Our implementation of TLS will soon change

2021-04-08

Due to necessary maintenance of our services, a detail in how the BankID service implements TLS will soon change. The change in our service's TLS implementation is that the list of allowed client certificate types in our CertificateRequest-message is ordered differently. The change was implemented in the test environment on March 16 and will be implemented in the production environment on April 16 at the earliest. Previous testing has specifically revealed that clients running on WebSphere Application Server may need a configuration change to retain ability to connect to our service. Please refer to the information below.

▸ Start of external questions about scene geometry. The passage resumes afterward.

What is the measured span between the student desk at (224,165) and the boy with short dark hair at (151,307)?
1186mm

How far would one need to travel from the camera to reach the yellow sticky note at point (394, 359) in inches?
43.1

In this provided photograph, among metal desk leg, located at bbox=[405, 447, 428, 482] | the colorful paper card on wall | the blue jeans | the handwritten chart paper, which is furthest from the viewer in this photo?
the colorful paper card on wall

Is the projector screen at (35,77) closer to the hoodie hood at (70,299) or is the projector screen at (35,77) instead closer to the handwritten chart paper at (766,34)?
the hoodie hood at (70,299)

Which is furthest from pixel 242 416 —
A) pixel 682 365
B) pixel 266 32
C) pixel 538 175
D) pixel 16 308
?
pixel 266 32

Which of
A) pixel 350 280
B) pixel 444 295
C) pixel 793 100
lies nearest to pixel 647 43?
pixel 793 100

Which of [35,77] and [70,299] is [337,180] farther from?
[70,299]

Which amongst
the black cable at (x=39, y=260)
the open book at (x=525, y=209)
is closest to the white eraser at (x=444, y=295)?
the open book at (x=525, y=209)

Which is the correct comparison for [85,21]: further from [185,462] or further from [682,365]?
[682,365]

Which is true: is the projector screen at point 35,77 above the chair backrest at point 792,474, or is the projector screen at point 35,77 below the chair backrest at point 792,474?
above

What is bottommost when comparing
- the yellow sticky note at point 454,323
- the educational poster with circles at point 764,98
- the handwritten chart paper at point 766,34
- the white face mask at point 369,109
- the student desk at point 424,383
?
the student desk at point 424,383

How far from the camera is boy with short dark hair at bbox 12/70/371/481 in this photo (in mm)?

WebSphere Application Server has a feature to only regard the first allowed certificate type in the list and integrators may need to configure WebSphere to consider all the allowed certificate types, in order to retain ability to connect after we have updated our service. The parameter useAllSSLClientAuthKeytypes that needs to be correctly configured in Websphere to avoid the problem is documented by IBM here: [https://www.ibm.com/support/­knowledgecenter/­SSEQTP_8.5.5/­com.ibm.websphere.base.doc/­ae/­usec_seccustomprop.html­#useAllSSLClientAuthKeytypes](https://www.ibm.com/support/knowledgecenter/SSEQTP_8.5.5/com.ibm.websphere.base.doc/ae/usec_seccustomprop.html#useAllSSLClientAuthKeytypes). The issue needs to be solved on the client system that uses the BankID service, by configuring the Websphere server correctly. We therefore ask you to verify that you have the correct configuration if you are running Websphere, to avoid the problem.